▶ **DOCUMENT SEGMENT**:
The C code contains tagged unions. I'd love to be able to provide a simple method to read them, something like:

template <typename U, typename T>
T readTaggedUnion(const U & un) {
    return static_cast<T>(un);
}

Is this legal?

I would also love to be able to do sanity checks on this, but it looks like type_traits doesn't provide much in terms of unions. And all tags for the unions have their own generated types so there's no way to read those in a generic manner.

I have read c++ casting a union to one of its member types but it doesn't help me.

Edit: The code I have is generated based on some input files, which can change, and I have no control on those. I just know how the output will be structured, so I know which parts will always be the same and which depend on the input files.

▶ **DATASET EXTRACT**:
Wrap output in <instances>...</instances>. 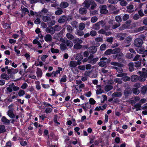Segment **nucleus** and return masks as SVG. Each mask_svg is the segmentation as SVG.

▶ **STATED GOAL**:
Print word for word the part of the tagged-union post between "The C code contains" and "a generic manner.", inclusive.

▶ **EXERCISE ANSWER**:
The C code contains tagged unions. I'd love to be able to provide a simple method to read them, something like:

template <typename U, typename T>
T readTaggedUnion(const U & un) {
    return static_cast<T>(un);
}

Is this legal?

I would also love to be able to do sanity checks on this, but it looks like type_traits doesn't provide much in terms of unions. And all tags for the unions have their own generated types so there's no way to read those in a generic manner.